Re: [PATCH v2 2/2] migration: savevm_state_handler_insert: constant-time element insertion

From: Michael Roth <mdroth@linux.vnet.ibm.com>
To: "Dr. David Alan Gilbert" <dgilbert@redhat.com>,
	Laurent Vivier <lvivier@redhat.com>
Cc: david@gibson.dropbear.id.au,
	Scott Cheloha <cheloha@linux.vnet.ibm.com>,
	qemu-devel@nongnu.org, Juan Quintela <quintela@redhat.com>
Subject: Re: [PATCH v2 2/2] migration: savevm_state_handler_insert: constant-time element insertion
Date: Fri, 18 Oct 2019 11:38:37 -0500	[thread overview]
Message-ID: <157141671749.15348.15966144834012002565@sif> (raw)
In-Reply-To: <20191018094352.GC2990@work-vm>

Quoting Dr. David Alan Gilbert (2019-10-18 04:43:52)
> * Laurent Vivier (lvivier@redhat.com) wrote:
> > On 18/10/2019 10:16, Dr.
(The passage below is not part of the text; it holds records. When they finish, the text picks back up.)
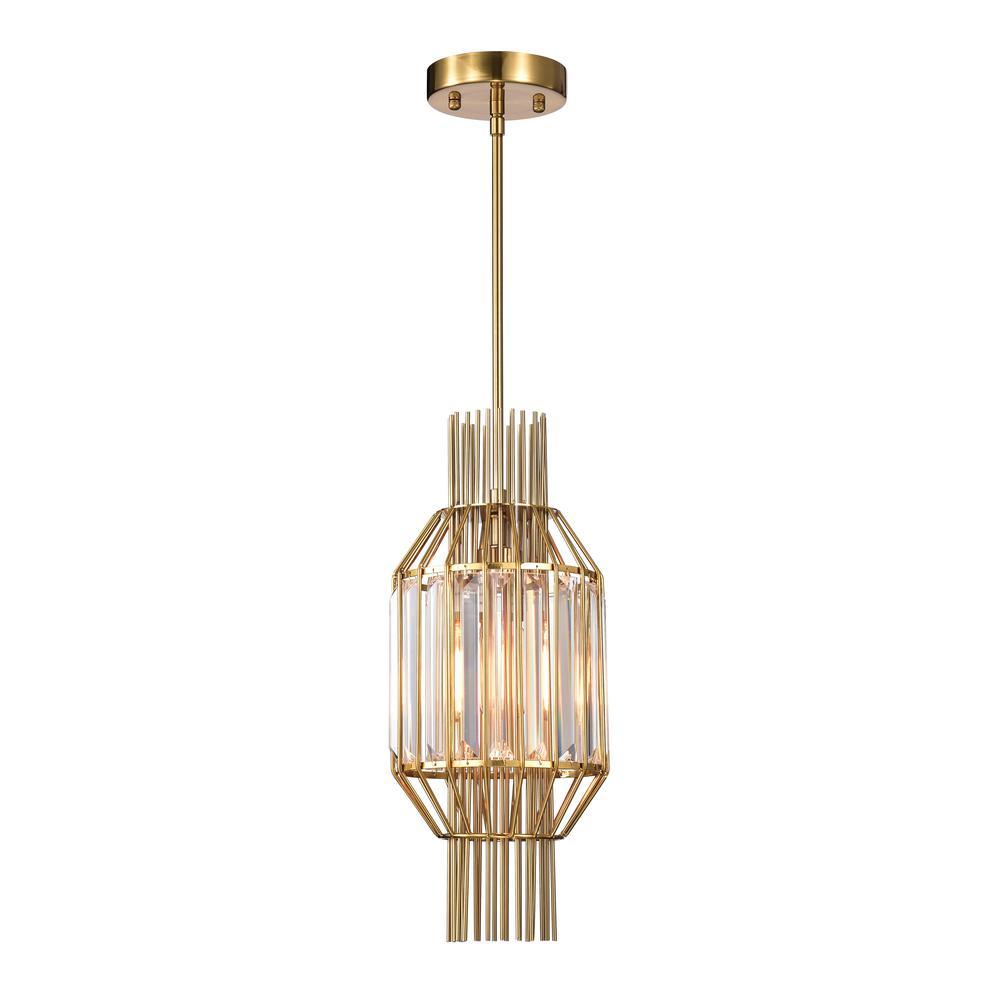 Aes 8 in. 1-Light Indoor Brass Finish Pendant Chandelier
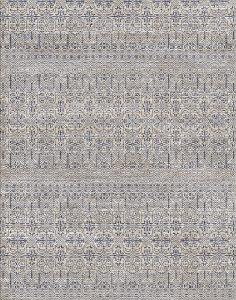 PD-287-3 Bimini (Ethnics)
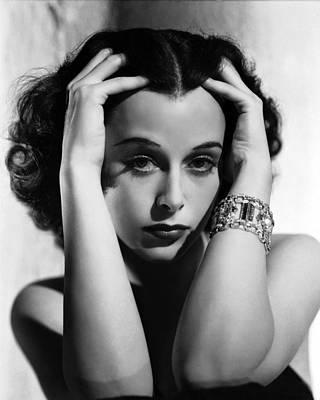 Algiers, Hedy Lamarr, Portrait Art Print by Everett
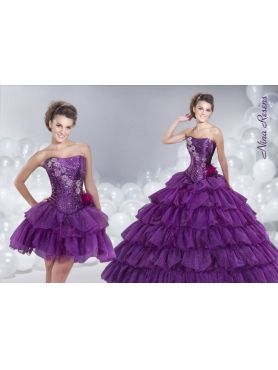 Discount 2014 Purple Ruffled Layers Quinceanera Dress with Beading Strapless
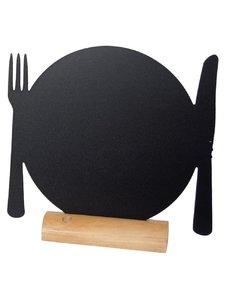 Securit Mini tafelkrijtbordje bord | 10.5xH10 cm. | Per 3 stuks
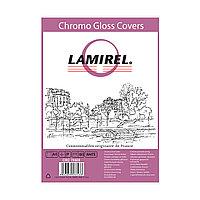 Обложки Lamirel Chromolux A4 LA-78689, картонные, глянцевые, цвет: белый, 230г/м?, 100шт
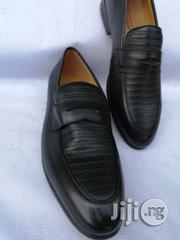 Great Discount on Newly Imported Shoes IV   Shoes for sale in Delta State, Aniocha South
David Alan Gilbert wrote:
> > > * Scott Cheloha (cheloha@linux.vnet.ibm.com) wrote:
> > >> savevm_state's SaveStateEntry TAILQ is a priority queue.  Priority
> > >> sorting is maintained by searching from head to tail for a suitable
> > >> insertion spot.  Insertion is thus an O(n) operation.
> > >>
> > >> If we instead keep track of the head of each priority's subqueue
> > >> within that larger queue we can reduce this operation to O(1) time.
> > >>
> > >> savevm_state_handler_remove() becomes slightly more complex to
> > >> accomodate these gains: we need to replace the head of a priority's
> > >> subqueue when removing it.
> > >>
> > >> With O(1) insertion, booting VMs with many SaveStateEntry objects is
> > >> more plausible.  For example, a ppc64 VM with maxmem=8T has 40000 such
> > >> objects to insert.
> > > 
> > > Separate from reviewing this patch, I'd like to understand why you've
> > > got 40000 objects.  This feels very very wrong and is likely to cause
> > > problems to random other bits of qemu as well.
> > 
> > I think the 40000 objects are the "dr-connectors" that are used to plug
> > peripherals (memory, pci card, cpus, ...).
> 
> Yes, Scott confirmed that in the reply to the previous version.
> IMHO nothing in qemu is designed to deal with that many devices/objects
> - I'm sure that something other than the migration code is going to get upset.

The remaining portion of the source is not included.